Big fast food price hikes coming for South Africa

 ·26 Oct 2022

Quick service and casual dining group Famous Brands says that higher fuel costs and inflationary pressure have led to major price hikes at South Africa’s favourite fast food chains – and the trend is expected to continue.

Reporting its interim results for the six months ended August 2022, the group noted that consumers are facing increased financial pressures due to escalating inflation and interest rates.

“During the review period, the South African consumer faced several macro-economic issues, which an inflationary environment has exacerbated,” it said.

“Higher costs for fuel, food – notably oils, fats, breads and cereals – non-alcoholic beverages and electricity were the main drivers of inflation. Rising input costs have forced many in the restaurant sector to raise their menu prices substantially in the first half of 2022, with more increases anticipated for the remainder of the year.”

Despite the adverse economic climate, Famous Brands said that consumer behaviour is returning to normal following the end of Covid-19 restrictions.

“Since the removal of all Covid-19 restrictions in June 2022, the restaurant industry has seen a positive shift in consumer behaviour as consumers return to restaurants, resume travel and attend sporting events.

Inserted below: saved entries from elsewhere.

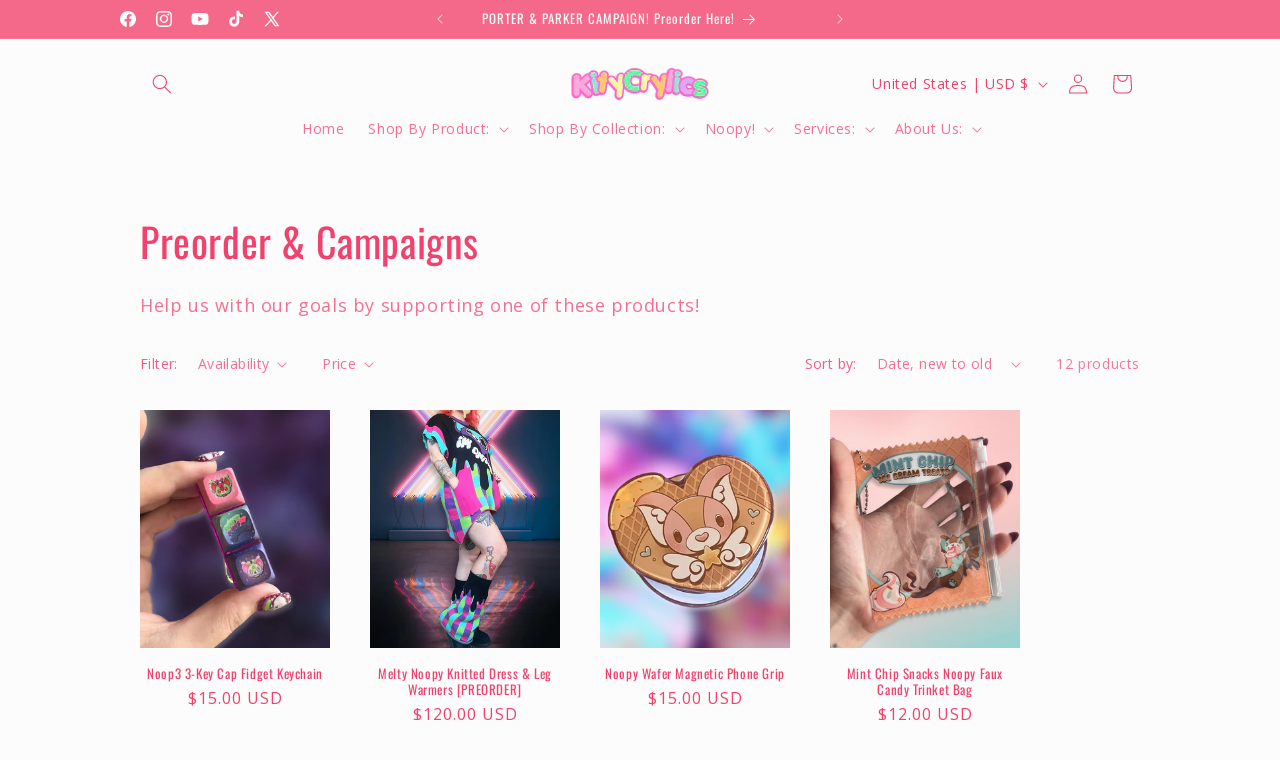

--- FILE ---
content_type: text/css
request_url: https://www.kitycrylics.com/cdn/shop/t/10/assets/component-predictive-search.css?v=118923337488134913561759154347
body_size: 399
content:
.predictive-search{display:none;position:absolute;top:calc(100% + .1rem);left:-.1rem;border-width:var(--popup-border-width);border-style:solid;border-color:rgba(var(--color-foreground),var(--popup-border-opacity));background-color:rgb(var(--color-background));z-index:3;border-bottom-right-radius:var(--popup-corner-radius);border-bottom-left-radius:var(--popup-corner-radius);box-shadow:var(--popup-shadow-horizontal-offset) var(--popup-shadow-vertical-offset) var(--popup-shadow-blur-radius) rgba(var(--color-shadow),var(--popup-shadow-opacity));overflow-y:auto;-webkit-overflow-scrolling:touch}.predictive-search--search-template{z-index:2;width:calc(100% + .2rem)}.predictive-search__results-groups-wrapper{display:flex;border-bottom:.1rem solid rgba(var(--color-foreground),.08);padding-bottom:1rem}@media screen and (max-width: 749px){.predictive-search--header{right:0;left:0;top:100%}.predictive-search__results-groups-wrapper{flex-direction:column}.predictive-search__results-groups-wrapper:not(.predictive-search__results-groups-wrapper--no-suggestions){gap:2rem}}@media screen and (min-width: 750px){.predictive-search{border-top:none;width:calc(100% + .2rem)}.header predictive-search{position:relative}}predictive-search[open] .predictive-search,predictive-search[loading] .predictive-search{display:block}.predictive-search__result-group{display:flex;flex-direction:column;flex:1 1 auto;gap:2rem}.predictive-search__result-group:first-child .predictive-search__pages-wrapper{display:none}@media screen and (min-width: 750px){.predictive-search__results-groups-wrapper--no-products .predictive-search__result-group:nth-child(2),.predictive-search__result-group:last-child .predictive-search__pages-wrapper{display:none}.predictive-search__result-group:first-child .predictive-search__pages-wrapper{display:initial}.predictive-search__result-group:first-child{flex:0 0 26.4rem}.predictive-search__results-groups-wrapper--no-products .predictive-search__result-group:first-child,.predictive-search__result-group:only-child{flex-grow:1}}.predictive-search__heading{border-bottom:.1rem solid rgba(var(--color-foreground),.08);margin:0 2rem;padding:1.5rem 0 .75rem;color:rgba(var(--color-foreground),.7)}predictive-search .spinner{width:1.5rem;height:1.5rem;line-height:0}predictive-search:not([loading]) .predictive-search__loading-state,predictive-search:not([loading]) .predictive-search-status__loading{display:none}predictive-search[loading] .predictive-search__loading-state{display:flex;justify-content:center;padding:1rem}predictive-search[loading] .predictive-search__search-for-button{display:none}predictive-search[loading] .predictive-search__results-groups-wrapper~.predictive-search__loading-state{display:none}predictive-search[loading] .predictive-search__results-groups-wrapper~.predictive-search__search-for-button{display:initial}.predictive-search__list-item[aria-selected=true]>*,.predictive-search__list-item:hover>*,.predictive-search__item[aria-selected=true],.predictive-search__item:hover{color:rgb(var(--color-foreground));background-color:rgba(var(--color-foreground),.04)}.predictive-search__list-item[aria-selected=true] .predictive-search__item-heading,.predictive-search__list-item:hover .predictive-search__item-heading{text-decoration:underline;text-underline-offset:.3rem}.predictive-search__item{display:flex;padding:1rem 2rem;text-align:left;text-decoration:none;width:100%}.predictive-search__item--link-with-thumbnail{display:grid;grid-template-columns:5rem 1fr;grid-column-gap:2rem;grid-template-areas:"product-image product-content"}.predictive-search__item-content{grid-area:product-content;display:flex;flex-direction:column}.predictive-search__item-content--centered{justify-content:center}.predictive-search__item-vendor{font-size:.9rem}.predictive-search__item-heading{margin:0}.predictive-search__item-query-result *:not(mark){font-weight:bolder}.predictive-search__item-query-result mark{color:rgba(var(--color-foreground),.75)}.predictive-search__item-query-result mark{background-color:transparent}.predictive-search__item .price{color:rgba(var(--color-foreground),.7);font-size:1.2rem}.predictive-search__item-vendor+.predictive-search__item-heading,.predictive-search .price{margin-top:.5rem}.predictive-search__item--term{justify-content:space-between;align-items:center;padding:1.3rem 2rem;word-break:break-all;line-height:calc(1 + .4 / var(--font-body-scale))}@media screen and (min-width: 750px){.predictive-search__item--term{padding-top:1rem;padding-bottom:1rem}}.predictive-search__item--term .icon-arrow{width:calc(var(--font-heading-scale) * 1.4rem);height:calc(var(--font-heading-scale) * 1.4rem);flex-shrink:0;margin-left:calc(var(--font-heading-scale) * 2rem);color:rgb(var(--color-link))}.predictive-search__image{grid-area:product-image;object-fit:contain;font-family:"object-fit: contain"}
/*# sourceMappingURL=/cdn/shop/t/10/assets/component-predictive-search.css.map?v=118923337488134913561759154347 */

This has supported improved restaurant turnovers and restaurant marketing spend,” it said.

Meanwhile, the threat of Covid-19 has subsided, and many consumers are determined to return to normal life, it said.

“While consumers shop online for convenience or safety, they also crave meaningful interpersonal connections. Competitors in the restaurant industry are continuously innovating their consumer value proposition through bundle deals, competitions, loyalty programmes and use marketing campaigns to reinforce key quality perceptions.”

Famous Brands’ portfolio of restaurants – which includes popular fast food chains like Steers and casual dining groups like Wimpy – performed well over the period.

Total revenue increased by 19% to R3 579 million (2021: R3 004 million). This revenue is 11% higher than the R3 222 million (excluding Gourmet Burger Kitchen) in the comparable period ending August 2019, demonstrating a strong recovery from Covid-19.

The operating profit increased 77% to R393 million, while headline earnings per share increased to 215 cents (2021: 97 cents).

Leading Brands’ revenue was up 25% to R431 million, while the revenue for Signature Brands showed a strong recovery, up 68% to R103 million. Better trading conditions for franchise partners allowed Famous Brands to wind down most of its Covid-19-related royalty relief packages.

The removal of Covid-19 restrictions slowed down the growth of the home delivery channel as consumers returned to sit-down dining and take-away orders, the group noted. However, home delivery appears to remain a notable channel as a result of a long-term shift in consumer behaviour towards the convenience of e-commerce.

Collect ordering continued to show positive growth as consumers continued to use this channel post the pandemic.

For the rest of the year, the group said that it will focus on growing its delivery and logistics channels, as well as look to take advantage of prime property space for rentals as the market has become competitively priced.